Set of tasks:
a) In the forum thread about IRS Form 1116, what form did the original poster use to complete the 2011, 2012 and 2013 returns?
b) Duplicate the passage of the Form 1116 thread from "Hello, I'm considering" to "as tax paid?".

Document excerpt:
···
# IRS Form 1116



## chammer

Hello, I'm considering using the foreign tax credit when filing my US taxes. 

I live and work in the UK and am on PAYE. Does anyone know, does National Insurance deductions count as tax paid? 

Thanks!

Carolyn


----------



## Bevdeforges

Simple answer: no

You can take the tax credit only for income taxes paid. No other sorts of tax can be used for the form 1116 tax credit.
Cheers,
Bev


----------



## BBCWatcher

And it's the IRS's definition of income taxes. Occasionally that definition exceeds a foreign country's own definition. As one example, a lot of countries deduct tax from bank interest payments before you even see the interest. Generally those taxes on bank interest -- whatever they're called -- are income taxes according to the IRS.


----------



## Bevdeforges

Generally, if a bank deducts taxes at the source that's income tax and considered as such by the home jurisdiction. What isn't considered creditable "income tax" are things like VAT (not even deductible as "sales tax" in the days that sales tax was deductible) and what in the US they call "payroll taxes" - usually social insurances (National Insurance in the UK).
Cheers,
Bev


----------



## chammer

Thanks for the very rapid replies. I've now successfully completed my 2011, 2012 and 2013 returns!! Using 2555-EZ I do not owe anything  

Thanks again!


----------
···
Supplied material:
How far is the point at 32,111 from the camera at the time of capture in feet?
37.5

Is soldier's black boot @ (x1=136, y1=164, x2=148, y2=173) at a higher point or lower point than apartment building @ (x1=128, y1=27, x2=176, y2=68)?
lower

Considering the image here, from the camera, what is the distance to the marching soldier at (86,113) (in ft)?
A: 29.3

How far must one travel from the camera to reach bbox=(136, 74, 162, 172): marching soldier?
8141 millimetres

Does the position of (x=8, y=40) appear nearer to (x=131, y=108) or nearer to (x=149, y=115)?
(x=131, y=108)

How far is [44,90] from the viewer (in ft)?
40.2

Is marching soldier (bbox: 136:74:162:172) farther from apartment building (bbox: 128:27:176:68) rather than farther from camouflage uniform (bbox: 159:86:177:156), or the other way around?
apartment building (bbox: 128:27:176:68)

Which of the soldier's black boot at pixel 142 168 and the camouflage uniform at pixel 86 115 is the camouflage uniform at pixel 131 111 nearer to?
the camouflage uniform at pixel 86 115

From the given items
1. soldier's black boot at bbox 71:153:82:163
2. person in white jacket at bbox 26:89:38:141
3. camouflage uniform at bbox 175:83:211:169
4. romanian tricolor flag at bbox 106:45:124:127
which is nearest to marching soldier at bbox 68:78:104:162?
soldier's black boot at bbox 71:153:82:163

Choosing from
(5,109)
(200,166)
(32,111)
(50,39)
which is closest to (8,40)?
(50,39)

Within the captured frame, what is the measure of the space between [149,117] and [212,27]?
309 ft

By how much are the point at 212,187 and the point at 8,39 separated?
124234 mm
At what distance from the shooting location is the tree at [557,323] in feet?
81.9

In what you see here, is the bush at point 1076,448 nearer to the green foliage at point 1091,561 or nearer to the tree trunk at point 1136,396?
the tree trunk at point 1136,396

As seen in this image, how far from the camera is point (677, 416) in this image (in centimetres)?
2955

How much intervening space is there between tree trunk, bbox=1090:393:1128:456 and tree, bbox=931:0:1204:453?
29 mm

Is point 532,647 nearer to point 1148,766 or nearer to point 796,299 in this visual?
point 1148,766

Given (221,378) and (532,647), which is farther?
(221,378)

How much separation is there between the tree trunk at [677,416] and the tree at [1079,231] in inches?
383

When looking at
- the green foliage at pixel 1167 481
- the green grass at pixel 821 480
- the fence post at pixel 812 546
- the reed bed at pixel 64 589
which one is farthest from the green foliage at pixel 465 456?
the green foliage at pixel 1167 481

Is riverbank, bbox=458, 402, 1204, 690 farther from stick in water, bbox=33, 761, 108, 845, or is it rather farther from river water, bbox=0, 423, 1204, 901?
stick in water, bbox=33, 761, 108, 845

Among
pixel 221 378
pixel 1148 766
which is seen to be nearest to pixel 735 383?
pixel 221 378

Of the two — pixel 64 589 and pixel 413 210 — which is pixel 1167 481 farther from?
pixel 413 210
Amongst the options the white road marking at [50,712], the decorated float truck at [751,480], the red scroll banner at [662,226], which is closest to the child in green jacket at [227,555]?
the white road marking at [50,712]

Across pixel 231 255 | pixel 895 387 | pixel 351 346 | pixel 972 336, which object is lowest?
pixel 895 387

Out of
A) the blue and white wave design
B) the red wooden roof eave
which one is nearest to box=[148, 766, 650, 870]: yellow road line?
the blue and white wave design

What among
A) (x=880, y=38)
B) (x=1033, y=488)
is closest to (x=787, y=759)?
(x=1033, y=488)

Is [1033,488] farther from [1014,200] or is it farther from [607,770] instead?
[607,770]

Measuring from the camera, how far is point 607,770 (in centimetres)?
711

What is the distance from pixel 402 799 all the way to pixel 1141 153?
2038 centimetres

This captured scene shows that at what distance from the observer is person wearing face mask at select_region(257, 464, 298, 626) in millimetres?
···
Results of the tasks:
a) Form 2555-EZ.

b)
Hello, I'm considering using the foreign tax credit when filing my US taxes. 

I live and work in the UK and am on PAYE. Does anyone know, does National Insurance deductions count as tax paid?